The Department of Justice “has properly withheld” docket information from Freedom of Information Act (FOIA) disclosures to the American Civil Liberties Union for prosecutions in which the government had obtained cellphone tracking data without a warrant and the defendant had been either acquitted or had the charges dismissed, the U.S. Court of Appeals for the D.C. Circuit ruled Friday (http://1.usa.gov/1kXq2Lw). The court had said in its original 2011 decision in the case that Justice needed to disclose the docket information to the ACLU in cases in which the defendant was convicted (CD Sept 7/11 p6). The court’s 2011 decision did not touch on whether DOJ needed to also disclose that information when the cases ended in acquittal or dismissal.

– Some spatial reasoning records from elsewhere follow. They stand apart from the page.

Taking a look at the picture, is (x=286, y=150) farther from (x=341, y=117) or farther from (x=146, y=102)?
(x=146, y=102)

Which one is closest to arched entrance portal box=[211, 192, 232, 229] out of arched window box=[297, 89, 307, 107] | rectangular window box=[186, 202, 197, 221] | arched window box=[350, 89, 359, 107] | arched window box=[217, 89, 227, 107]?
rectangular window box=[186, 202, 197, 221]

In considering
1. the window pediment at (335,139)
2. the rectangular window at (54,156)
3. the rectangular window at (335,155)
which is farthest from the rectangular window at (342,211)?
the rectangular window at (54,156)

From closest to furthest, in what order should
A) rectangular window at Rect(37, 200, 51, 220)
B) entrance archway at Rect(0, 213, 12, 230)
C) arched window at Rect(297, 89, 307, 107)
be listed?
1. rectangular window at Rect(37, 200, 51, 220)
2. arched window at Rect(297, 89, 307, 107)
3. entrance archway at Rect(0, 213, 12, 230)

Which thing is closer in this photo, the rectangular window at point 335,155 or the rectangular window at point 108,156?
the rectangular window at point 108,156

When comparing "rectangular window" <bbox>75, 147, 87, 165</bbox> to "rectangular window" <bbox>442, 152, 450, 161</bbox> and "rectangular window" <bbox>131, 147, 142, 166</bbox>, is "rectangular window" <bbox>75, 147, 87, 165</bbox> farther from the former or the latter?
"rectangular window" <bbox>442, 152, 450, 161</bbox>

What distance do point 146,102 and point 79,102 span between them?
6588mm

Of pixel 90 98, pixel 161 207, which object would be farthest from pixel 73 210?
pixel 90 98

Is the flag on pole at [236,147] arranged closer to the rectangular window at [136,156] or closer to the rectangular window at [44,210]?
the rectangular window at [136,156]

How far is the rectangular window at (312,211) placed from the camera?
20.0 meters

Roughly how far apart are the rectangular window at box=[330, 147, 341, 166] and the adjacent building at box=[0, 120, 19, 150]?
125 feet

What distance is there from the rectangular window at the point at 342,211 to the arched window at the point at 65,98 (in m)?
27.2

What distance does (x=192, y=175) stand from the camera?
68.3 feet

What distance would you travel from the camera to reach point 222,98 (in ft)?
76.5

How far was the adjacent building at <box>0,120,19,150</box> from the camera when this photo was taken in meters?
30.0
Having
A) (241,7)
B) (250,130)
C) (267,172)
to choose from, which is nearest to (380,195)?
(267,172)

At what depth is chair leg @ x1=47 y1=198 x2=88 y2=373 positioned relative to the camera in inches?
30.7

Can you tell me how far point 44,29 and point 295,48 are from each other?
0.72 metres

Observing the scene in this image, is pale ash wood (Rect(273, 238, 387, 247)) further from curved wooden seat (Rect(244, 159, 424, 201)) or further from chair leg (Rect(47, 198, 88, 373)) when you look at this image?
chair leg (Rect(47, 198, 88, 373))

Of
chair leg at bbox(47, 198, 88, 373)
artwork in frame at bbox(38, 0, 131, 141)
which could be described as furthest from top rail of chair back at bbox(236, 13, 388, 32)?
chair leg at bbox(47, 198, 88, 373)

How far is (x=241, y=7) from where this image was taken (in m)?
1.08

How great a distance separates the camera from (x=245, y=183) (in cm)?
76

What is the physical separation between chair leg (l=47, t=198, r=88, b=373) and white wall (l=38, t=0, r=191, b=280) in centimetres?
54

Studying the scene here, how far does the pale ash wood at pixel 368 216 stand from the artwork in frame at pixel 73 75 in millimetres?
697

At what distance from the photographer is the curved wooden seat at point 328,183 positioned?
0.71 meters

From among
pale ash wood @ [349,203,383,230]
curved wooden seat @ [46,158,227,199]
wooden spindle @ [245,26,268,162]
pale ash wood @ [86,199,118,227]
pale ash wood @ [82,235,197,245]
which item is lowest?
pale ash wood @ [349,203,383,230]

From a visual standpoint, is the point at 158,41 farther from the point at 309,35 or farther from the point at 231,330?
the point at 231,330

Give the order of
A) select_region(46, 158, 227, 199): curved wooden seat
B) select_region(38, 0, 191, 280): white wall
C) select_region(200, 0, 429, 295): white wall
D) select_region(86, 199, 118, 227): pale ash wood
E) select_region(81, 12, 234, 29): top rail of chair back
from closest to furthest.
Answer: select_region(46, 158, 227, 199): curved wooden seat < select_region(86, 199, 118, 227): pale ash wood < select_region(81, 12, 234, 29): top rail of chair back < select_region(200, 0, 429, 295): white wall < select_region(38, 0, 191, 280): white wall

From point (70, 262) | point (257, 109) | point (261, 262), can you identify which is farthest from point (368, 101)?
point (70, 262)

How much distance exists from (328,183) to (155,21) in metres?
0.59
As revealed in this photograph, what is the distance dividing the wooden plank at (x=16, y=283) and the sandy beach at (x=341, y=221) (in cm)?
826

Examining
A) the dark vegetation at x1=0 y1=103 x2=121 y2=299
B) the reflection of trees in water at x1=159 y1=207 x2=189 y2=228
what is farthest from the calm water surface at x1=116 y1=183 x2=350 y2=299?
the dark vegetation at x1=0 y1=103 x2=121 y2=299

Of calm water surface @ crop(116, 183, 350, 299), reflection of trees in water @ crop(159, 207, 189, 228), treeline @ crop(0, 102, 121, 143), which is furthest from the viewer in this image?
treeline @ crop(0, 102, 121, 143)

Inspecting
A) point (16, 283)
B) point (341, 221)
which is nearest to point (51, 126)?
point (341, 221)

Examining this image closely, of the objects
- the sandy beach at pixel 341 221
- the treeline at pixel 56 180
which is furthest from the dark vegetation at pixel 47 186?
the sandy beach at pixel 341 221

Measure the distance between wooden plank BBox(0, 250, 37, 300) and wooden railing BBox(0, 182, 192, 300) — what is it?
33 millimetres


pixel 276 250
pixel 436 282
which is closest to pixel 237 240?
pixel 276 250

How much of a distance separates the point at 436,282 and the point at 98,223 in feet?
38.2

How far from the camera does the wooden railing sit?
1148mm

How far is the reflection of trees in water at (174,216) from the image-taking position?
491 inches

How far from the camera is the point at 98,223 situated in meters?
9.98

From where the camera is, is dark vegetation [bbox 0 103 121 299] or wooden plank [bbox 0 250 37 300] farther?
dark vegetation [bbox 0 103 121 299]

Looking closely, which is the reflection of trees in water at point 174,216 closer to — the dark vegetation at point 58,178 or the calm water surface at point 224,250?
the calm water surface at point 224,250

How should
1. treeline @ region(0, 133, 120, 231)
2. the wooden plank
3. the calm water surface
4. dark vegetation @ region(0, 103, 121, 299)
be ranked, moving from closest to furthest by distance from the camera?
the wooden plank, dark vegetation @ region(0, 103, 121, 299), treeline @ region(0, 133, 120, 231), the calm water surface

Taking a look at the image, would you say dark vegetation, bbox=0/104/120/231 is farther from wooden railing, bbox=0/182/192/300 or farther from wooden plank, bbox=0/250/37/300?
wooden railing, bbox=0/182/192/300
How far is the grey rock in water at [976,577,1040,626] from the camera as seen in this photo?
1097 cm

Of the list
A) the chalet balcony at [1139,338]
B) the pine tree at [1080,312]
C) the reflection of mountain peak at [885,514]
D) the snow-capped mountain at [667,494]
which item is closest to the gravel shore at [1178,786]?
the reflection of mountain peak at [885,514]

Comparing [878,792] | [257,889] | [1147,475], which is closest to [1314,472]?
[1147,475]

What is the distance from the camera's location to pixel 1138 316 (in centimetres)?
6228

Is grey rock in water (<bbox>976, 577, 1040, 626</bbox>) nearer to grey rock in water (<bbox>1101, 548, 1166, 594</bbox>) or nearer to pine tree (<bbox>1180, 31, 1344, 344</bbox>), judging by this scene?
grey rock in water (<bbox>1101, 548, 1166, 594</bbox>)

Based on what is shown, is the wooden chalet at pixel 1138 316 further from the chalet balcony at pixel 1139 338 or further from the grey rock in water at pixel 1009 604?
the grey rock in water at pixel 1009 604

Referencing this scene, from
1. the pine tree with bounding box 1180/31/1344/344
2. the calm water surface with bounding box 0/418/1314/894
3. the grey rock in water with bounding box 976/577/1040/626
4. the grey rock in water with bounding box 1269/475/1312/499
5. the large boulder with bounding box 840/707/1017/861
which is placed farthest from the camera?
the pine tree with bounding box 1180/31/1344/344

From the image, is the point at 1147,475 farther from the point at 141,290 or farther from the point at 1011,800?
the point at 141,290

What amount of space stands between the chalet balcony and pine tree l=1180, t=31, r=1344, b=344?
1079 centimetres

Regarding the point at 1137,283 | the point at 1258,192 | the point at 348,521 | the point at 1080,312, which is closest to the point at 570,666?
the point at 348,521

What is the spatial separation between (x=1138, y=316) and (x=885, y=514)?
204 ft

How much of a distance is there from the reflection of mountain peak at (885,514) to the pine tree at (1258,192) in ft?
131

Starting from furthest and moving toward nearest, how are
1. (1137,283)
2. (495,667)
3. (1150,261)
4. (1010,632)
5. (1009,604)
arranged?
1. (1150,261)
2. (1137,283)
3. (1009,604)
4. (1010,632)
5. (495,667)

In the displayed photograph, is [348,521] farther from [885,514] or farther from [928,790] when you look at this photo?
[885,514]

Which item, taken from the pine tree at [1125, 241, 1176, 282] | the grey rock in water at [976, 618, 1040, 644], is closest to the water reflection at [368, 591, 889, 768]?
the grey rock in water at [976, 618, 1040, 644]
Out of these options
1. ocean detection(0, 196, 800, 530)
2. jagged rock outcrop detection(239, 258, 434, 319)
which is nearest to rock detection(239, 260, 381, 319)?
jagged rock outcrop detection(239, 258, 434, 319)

The court now believes Justice could withhold that information in those cases “given the substantial privacy interest individuals have in controlling information concerning criminal charges for which they were not convicted,” said Judge David Tatel in the majority opinion for the three-judge panel. Judge Janice Rogers Brown dissented, noting in her opinion that “the right to be left alone, once forfeited, is gone for good. An individual who is indicted and tried has no privacy interest that can protect the public record of prosecution from disclosure -- even if the ultimate outcome was acquittal or dismissal.” The ACLU believes the D.C. Circuit erred in its majority opinion, said ACLU of the Nation’s Capital Legal Director Arthur Spitzer, who argued the case. “The idea that someone who’s been publicly indicted in federal court has any real privacy interest in that fact seems unrealistic to us,” he said, noting that docket information in those cases is easily searchable over the Internet.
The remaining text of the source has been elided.